AUC vs. DUC
In 2024, the terminal AUC was +6.3% (or +11.27 €2017) higher than the planned DUC. This results from the combination of higher than planned terminal costs in real terms (+4.1%, or +3.0 M€2017) and lower than planned TNSUs (-2.0%). It should be noted that the actual inflation index in 2024 was +17.9 p.p. higher than planned.
Terminal service units
The difference between actual and planned TNSUs (-2.0%) falls inside the ±2% dead-band. Hence, the loss of terminal revenues is borne by the ANSPs (see items 10 to 14).
Terminal costs by entity
Actual real terminal costs are +4.1% (+3.0 M€2017) higher than planned. This is the result of higher costs for the main ANSP, LVNL (+4.0%, or +2.8 M€2017) and the MET service provider (+6.3%, or +0.1 M€2017).

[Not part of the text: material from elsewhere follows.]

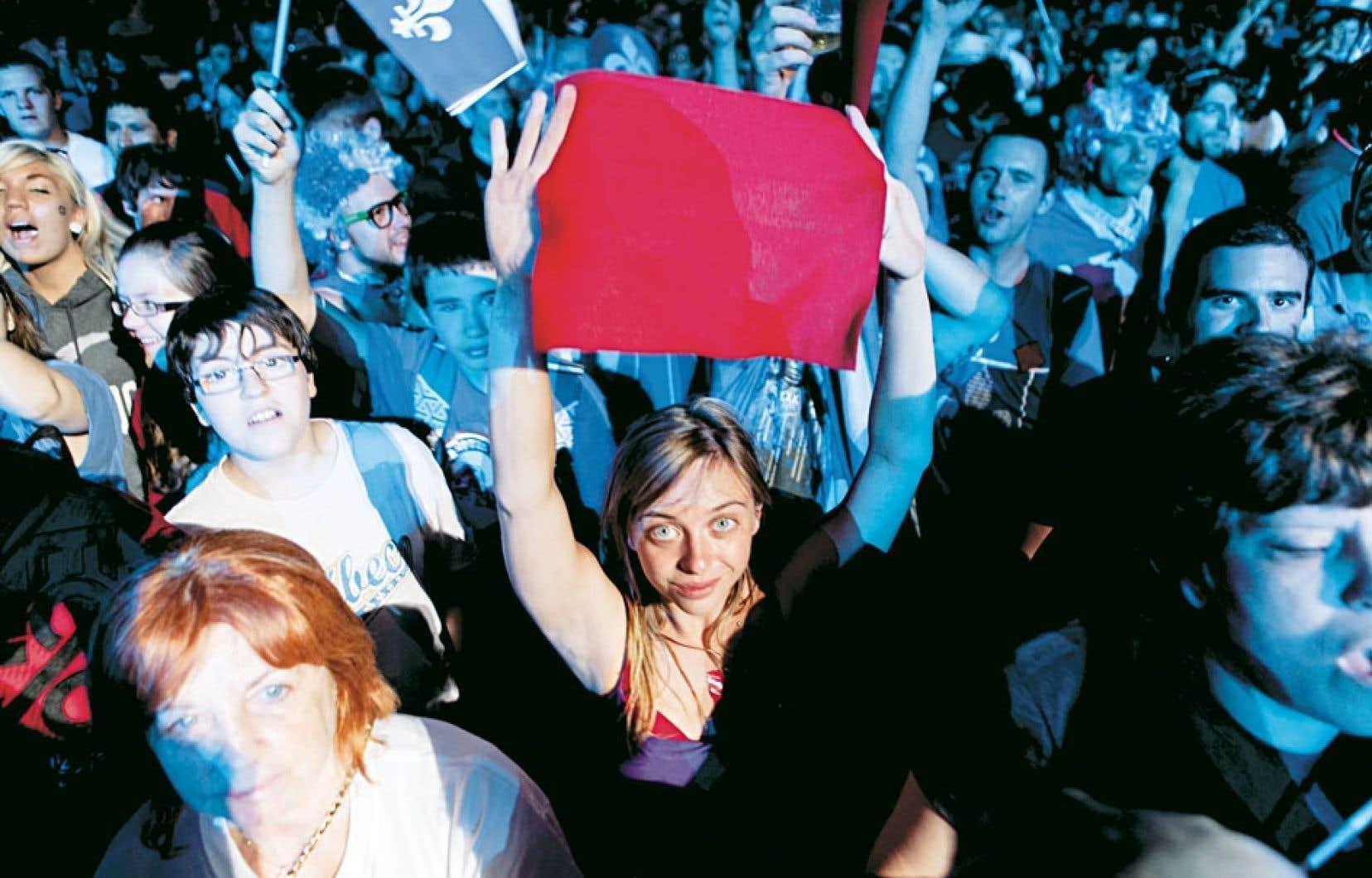 <div> Une jeune femme brandissant un carré rouge lors des célébrations de la fête nationale sur les plaines d'Abraham, le 24 juin dernier à Québec</div>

Terminal costs for the main ANSP at charging zone level
Higher than planned terminal costs in real terms for LVNL in 2024 (+4.0%, or +2.8 M€2017) result from:
- Higher staff costs (+3.6%), driven by a combination of factors: wage adjustments under the collective agreement to address significant inflation in RP3, expenses for capacity-enhancing measures and increased early retirement payments to ATCOs,
- Lower other operating costs (-3.4%) due to inflation index impact (+17.9 p.p.) since in nominal terms costs are significantly higher than planned (+12.1%) primarily driven by the cumulative impact of inflation, increased expenditures on maintenance, licensing, and outsourced initial training services,
- Significantly lower depreciation (-15.2%), due to the “delayed implementation of the remote tower at two regional airports”,
- Significantly higher cost of capital (+653.9%), due to higher average interest rates on debts than planned (4.92% vs 0.76% planned) and higher asset base.
RP3 summary
When considering the whole of RP3 (2020-2024) for Netherlands terminal charging zone, actual TNSUs are +0.8% higher than planned, while actual costs in real terms are -2.4% lower than the determined costs (some -8.4 M€2017). As a result, the weighted average actual unit cost over RP3 (218.56 €2017) is -3.1% lower than planned in the PP (225.66 €2017).